Pesquisas publicadas na Current Opinion in Psychology mostram que a forma como os casais se comunicam durante as brigas é mais importante do que apenas o fato de discutirem ou não. Existem três fatores chave para entender como lidar com conflitos:
Tipo de comunicação: O conflito pode ser abordado de maneiras diferentes—algumas mais diretas, outras mais indiretas.
Impacto no relacionamento: A forma como você se comunica durante a discussão pode aproximar ou afastar o parceiro.
O contexto importa: O que funciona em uma situação pode não funcionar em outra. Por exemplo, abordagens diretas podem ser benéficas quando há um problema sério, mas se um parceiro se sentir inseguro, isso pode ser prejudicial.
Evitar brigas pode parecer a opção mais fácil, mas muitas vezes leva a problemas não resolvidos e distância emocional. Quando o conflito é ignorado, o ressentimento cresce, tornando mais difícil resolver os problemas mais tarde. Enfrentar os desafios juntos fortalece a confiança e a compreensão mútua, criando um relacionamento em que ambos se sentem valorizados.
3 – Você tem dificuldade em se afirmar no relacionamento
Em um relacionamento emaranhado, pode ser difícil expressar suas próprias necessidades, opiniões ou desejos. Você pode se ver constantemente priorizando o que a outra pessoa quer, evitando conflitos ou até se sentindo culpado por tentar se afirmar.
Pesquisas sobre autoestima mostram que, quando alguém não é seguro o suficiente, pode ser ignorado ou aproveitado. Por outro lado, se for excessivamente seguro, pode parecer agressivo e prejudicar a relação. Em um relacionamento emaranhado, estabelecer limites claros pode ser desafiador. Ao invés de pedir algo vago como “Preciso de um tempo”, diga: “Preciso de 30 minutos sozinha depois do trabalho.” Se o limite desagradar a outra pessoa, explique de forma calma: “Esse tempo para mim mesma me ajuda a ser uma parceira melhor.”
Equilibrar a autoconfiança é fundamental para manter tanto a conexão quanto a individualidade. Comunicar suas necessidades de forma clara e tranquila permite que você crie dinâmicas mais saudáveis, sem medo ou culpa.
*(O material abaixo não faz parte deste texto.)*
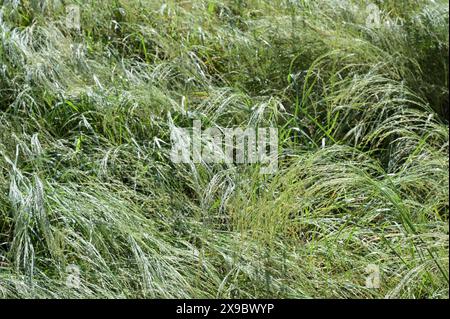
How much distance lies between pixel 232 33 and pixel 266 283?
4.94 ft

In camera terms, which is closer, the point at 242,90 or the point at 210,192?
the point at 210,192

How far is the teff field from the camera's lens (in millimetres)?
2877

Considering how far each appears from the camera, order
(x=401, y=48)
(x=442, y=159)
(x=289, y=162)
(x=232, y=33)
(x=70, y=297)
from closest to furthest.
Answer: (x=70, y=297), (x=442, y=159), (x=289, y=162), (x=401, y=48), (x=232, y=33)

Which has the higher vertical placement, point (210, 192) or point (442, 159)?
point (442, 159)

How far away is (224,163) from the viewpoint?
129 inches

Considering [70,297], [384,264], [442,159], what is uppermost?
[442,159]

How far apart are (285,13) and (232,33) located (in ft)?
0.89

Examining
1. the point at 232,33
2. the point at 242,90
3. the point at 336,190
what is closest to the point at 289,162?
the point at 336,190

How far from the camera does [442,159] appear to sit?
10.0 ft

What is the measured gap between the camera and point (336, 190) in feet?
10.1

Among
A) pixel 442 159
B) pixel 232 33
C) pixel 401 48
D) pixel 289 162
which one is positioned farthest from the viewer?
pixel 232 33

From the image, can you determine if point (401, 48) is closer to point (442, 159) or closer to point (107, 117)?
point (442, 159)

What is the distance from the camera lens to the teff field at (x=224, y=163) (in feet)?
9.44

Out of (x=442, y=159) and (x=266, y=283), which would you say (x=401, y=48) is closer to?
(x=442, y=159)
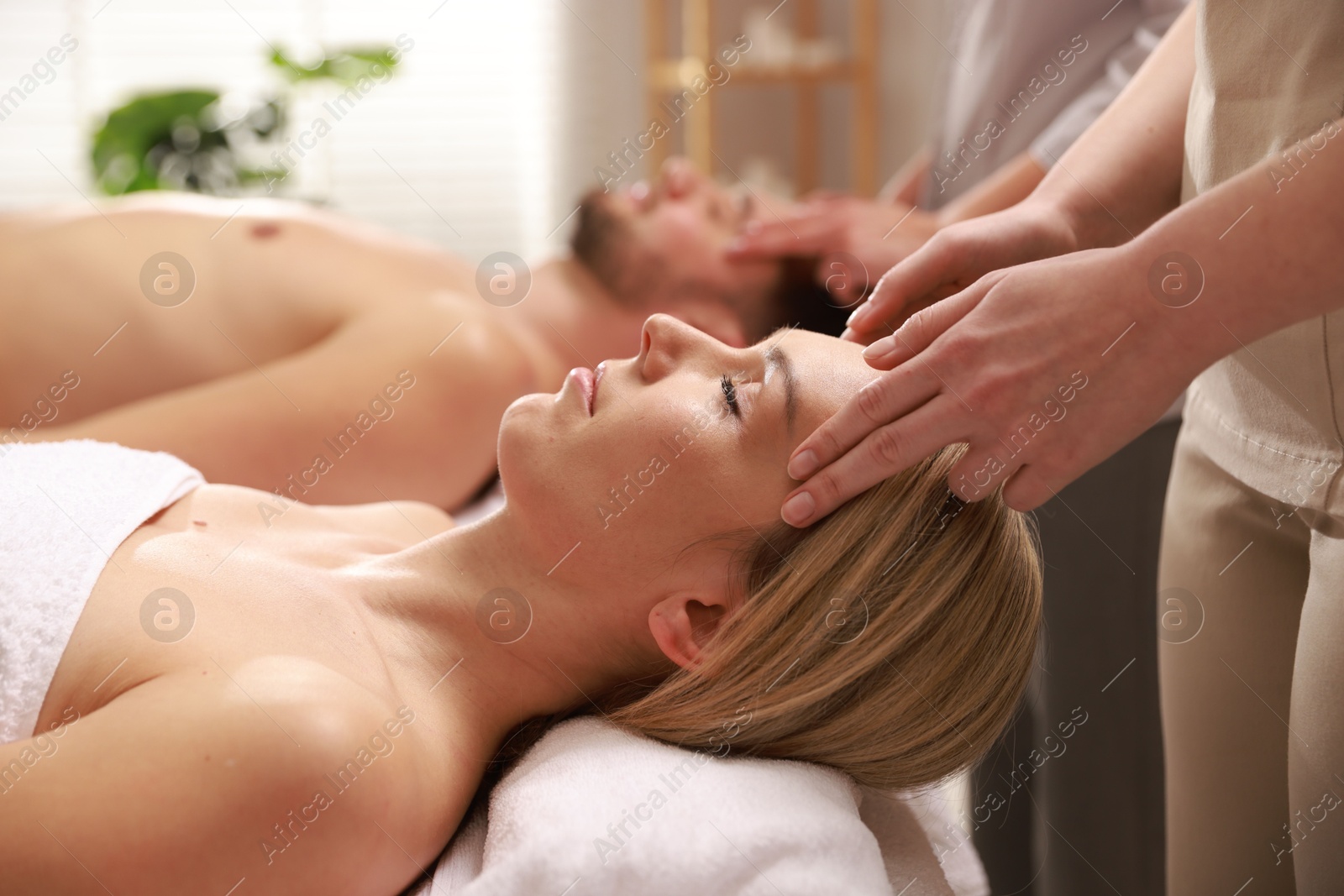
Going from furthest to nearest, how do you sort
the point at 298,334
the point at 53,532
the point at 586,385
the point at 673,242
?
the point at 673,242
the point at 298,334
the point at 586,385
the point at 53,532

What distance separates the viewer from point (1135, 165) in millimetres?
1135

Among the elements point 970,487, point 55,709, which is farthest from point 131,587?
point 970,487

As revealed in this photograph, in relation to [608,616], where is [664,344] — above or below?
above

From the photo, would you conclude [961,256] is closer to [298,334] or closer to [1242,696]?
[1242,696]

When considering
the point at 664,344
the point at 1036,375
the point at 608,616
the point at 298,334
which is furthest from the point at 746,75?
the point at 1036,375

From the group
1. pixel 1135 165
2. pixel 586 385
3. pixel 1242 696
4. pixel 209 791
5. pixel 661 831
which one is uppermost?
pixel 1135 165

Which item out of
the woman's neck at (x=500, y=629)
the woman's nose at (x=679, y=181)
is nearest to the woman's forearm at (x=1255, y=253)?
the woman's neck at (x=500, y=629)

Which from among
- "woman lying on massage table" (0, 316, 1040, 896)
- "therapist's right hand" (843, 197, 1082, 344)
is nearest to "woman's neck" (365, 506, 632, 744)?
"woman lying on massage table" (0, 316, 1040, 896)

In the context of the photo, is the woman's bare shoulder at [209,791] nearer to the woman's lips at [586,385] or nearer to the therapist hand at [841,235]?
the woman's lips at [586,385]

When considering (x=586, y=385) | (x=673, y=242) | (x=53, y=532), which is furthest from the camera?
(x=673, y=242)

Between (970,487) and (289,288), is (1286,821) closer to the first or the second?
(970,487)

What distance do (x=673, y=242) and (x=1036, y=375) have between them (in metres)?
1.49

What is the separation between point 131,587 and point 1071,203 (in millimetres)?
1017

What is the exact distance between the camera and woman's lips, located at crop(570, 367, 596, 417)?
1065mm
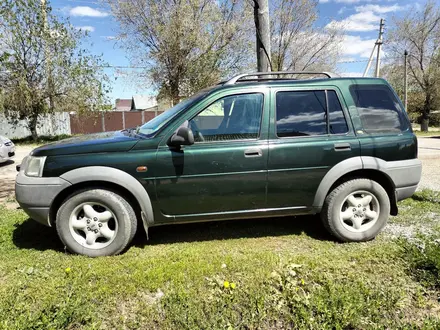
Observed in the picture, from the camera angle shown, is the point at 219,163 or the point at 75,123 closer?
the point at 219,163

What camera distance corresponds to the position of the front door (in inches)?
132

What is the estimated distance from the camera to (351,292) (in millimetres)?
2842

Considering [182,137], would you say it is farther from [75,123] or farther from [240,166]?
[75,123]

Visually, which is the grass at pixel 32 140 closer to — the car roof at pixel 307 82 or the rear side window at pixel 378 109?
the car roof at pixel 307 82

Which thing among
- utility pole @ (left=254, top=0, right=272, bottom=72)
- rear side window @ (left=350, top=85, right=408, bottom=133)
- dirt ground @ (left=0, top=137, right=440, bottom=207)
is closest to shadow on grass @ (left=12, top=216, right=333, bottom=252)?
rear side window @ (left=350, top=85, right=408, bottom=133)

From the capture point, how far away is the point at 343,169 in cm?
358

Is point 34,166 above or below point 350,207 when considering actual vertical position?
above

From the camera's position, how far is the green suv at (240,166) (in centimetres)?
332

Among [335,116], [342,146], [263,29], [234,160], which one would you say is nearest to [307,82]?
[335,116]

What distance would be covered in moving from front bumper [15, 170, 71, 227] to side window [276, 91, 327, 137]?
236 cm

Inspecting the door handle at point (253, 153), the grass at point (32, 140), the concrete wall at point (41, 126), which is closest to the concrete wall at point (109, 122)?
the concrete wall at point (41, 126)

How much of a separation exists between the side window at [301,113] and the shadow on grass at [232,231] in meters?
1.31

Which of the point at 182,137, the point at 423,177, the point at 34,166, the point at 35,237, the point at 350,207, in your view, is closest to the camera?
the point at 182,137

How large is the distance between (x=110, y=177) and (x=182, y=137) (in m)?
0.84
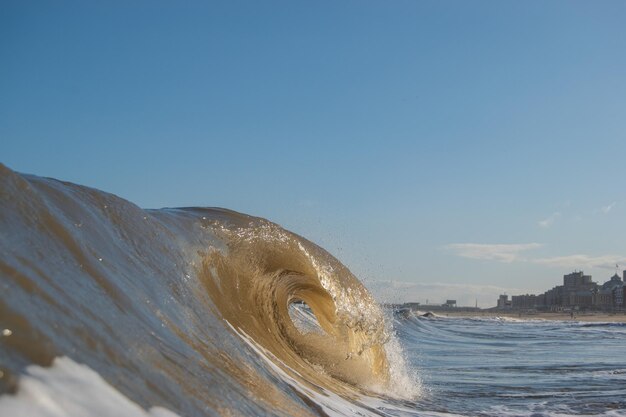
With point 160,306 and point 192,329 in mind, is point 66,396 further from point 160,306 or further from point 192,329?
point 192,329

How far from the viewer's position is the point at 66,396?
1.76m

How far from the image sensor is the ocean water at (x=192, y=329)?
6.50 feet

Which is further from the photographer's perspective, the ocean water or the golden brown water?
the golden brown water

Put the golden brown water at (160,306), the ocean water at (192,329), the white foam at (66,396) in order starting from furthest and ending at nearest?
the golden brown water at (160,306) → the ocean water at (192,329) → the white foam at (66,396)

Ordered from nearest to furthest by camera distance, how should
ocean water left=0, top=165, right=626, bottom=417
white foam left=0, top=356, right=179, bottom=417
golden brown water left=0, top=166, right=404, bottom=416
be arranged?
white foam left=0, top=356, right=179, bottom=417
ocean water left=0, top=165, right=626, bottom=417
golden brown water left=0, top=166, right=404, bottom=416

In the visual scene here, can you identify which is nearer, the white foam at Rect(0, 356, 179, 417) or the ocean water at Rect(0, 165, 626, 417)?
the white foam at Rect(0, 356, 179, 417)

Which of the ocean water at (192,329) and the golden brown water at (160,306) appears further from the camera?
the golden brown water at (160,306)

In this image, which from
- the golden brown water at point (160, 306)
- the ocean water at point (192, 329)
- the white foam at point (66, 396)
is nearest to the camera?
the white foam at point (66, 396)

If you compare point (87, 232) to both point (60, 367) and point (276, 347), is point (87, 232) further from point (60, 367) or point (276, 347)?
point (276, 347)

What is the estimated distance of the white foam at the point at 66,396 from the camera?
160cm

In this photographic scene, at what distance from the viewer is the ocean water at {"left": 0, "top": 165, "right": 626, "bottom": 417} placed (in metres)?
1.98

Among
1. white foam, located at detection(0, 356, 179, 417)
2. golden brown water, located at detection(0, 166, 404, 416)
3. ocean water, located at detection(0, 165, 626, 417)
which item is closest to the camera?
white foam, located at detection(0, 356, 179, 417)

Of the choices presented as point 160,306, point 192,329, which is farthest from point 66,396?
point 192,329

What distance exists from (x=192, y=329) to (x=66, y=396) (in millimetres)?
1625
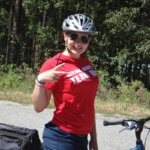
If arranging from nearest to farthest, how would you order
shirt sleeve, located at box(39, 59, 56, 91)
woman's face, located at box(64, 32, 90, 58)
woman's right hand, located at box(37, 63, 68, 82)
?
woman's right hand, located at box(37, 63, 68, 82), shirt sleeve, located at box(39, 59, 56, 91), woman's face, located at box(64, 32, 90, 58)

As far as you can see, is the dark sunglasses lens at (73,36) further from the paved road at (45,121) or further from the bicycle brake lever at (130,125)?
the paved road at (45,121)

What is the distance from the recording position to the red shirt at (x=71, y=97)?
184 cm

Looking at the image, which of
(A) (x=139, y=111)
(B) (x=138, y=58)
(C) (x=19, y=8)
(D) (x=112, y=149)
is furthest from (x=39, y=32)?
(D) (x=112, y=149)

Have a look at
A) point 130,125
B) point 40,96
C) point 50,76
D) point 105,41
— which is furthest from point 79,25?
point 105,41

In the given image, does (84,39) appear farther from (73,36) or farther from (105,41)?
(105,41)

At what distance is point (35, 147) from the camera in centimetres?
188

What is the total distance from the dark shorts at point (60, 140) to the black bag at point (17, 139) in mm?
92

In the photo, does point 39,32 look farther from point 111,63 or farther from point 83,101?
point 83,101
Recuperando sua independência enquanto se mantém conectado
Libertar-se do emaranhamento não significa cortar laços—é sobre recuperar sua individualidade enquanto preserva a conexão. Comece com pequenos gestos de independência, como tomar decisões sem buscar aprovação ou passar um tempo sozinho de forma que seja confortável para você.
Gradualmente, essas mudanças reforçarão seu senso de identidade e facilitarão o estabelecimento de limites. Se isso for difícil, procurar ajuda profissional pode oferecer clareza e orientação para refazer os padrões do relacionamento. Uma conexão verdadeira só é possível quando ambas as pessoas podem ser inteiras e independentes, se apoiando sem perder sua essência.
• Mark Travers é colaborador da Forbes USA. Ele é um psicólogo americano formado pela Cornell University e pela University of Colorado em Boulder.